Y casi todo el miedo es, en el fondo, miedo a la muerte.
Con tiempo, todo es posible. Pero el tiempo ha de parar.
¿Por qué temen así los seres humanos a la muerte?
Porque inconscientemente entienden, al fin, que sus vidas son meras parodias de lo que habría de ser la vida. Anhelan dejar de jugar a vivir y vivir realmente, pero, ay, lleva tiempo y esfuerzo unir y articular y anudar los cabos sueltos de sus vidas y se ven acosados por la idea de que el tiempo corre y se acaba.

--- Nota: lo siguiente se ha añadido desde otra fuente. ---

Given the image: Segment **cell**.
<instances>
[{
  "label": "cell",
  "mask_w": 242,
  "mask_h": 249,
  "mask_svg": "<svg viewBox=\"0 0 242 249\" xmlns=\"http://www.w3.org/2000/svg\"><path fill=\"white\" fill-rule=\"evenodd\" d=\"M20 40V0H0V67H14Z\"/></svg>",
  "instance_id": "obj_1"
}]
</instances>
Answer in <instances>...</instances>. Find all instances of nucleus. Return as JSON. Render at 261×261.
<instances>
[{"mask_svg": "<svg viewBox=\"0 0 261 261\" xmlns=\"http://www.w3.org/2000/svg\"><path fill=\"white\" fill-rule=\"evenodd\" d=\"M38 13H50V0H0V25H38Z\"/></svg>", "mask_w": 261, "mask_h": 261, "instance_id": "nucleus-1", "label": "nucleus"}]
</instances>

¿Era esto, o era el guijarro de la zapatilla de baile la fobia de que el tiempo no para jamás? Si pudiésemos vivir nuestros 70.4 años de media y saber con seguridad que iba a ser así, podríamos arreglárnoslas perfectamente. Podríamos quejarnos de que es demasiado poco, pero lo que hubiese de vida lo podríamos vivir libremente haciendo en concreto lo que quisiéramos según lo permitieran la conciencia y la capacidad, aceptando que cuando se acabase, se había acabado: fácil venir, fácil irse. Ah, pero no se nos permite el lujo de la finalidad. Diluimos y obstruimos nuestros impulsos más auténticos con la idea, fervientemente sostenida o porfiadamente sospechada, de que tras la muerte hay algo más, y que ese algo puede ser interminable, y que la justeza de nuestra conducta en «esta» vida puede determinar cómo nos vaya en la «siguiente» (y, para aquellas pobres almas que creen en la reencarnación, las que sigan a ésta).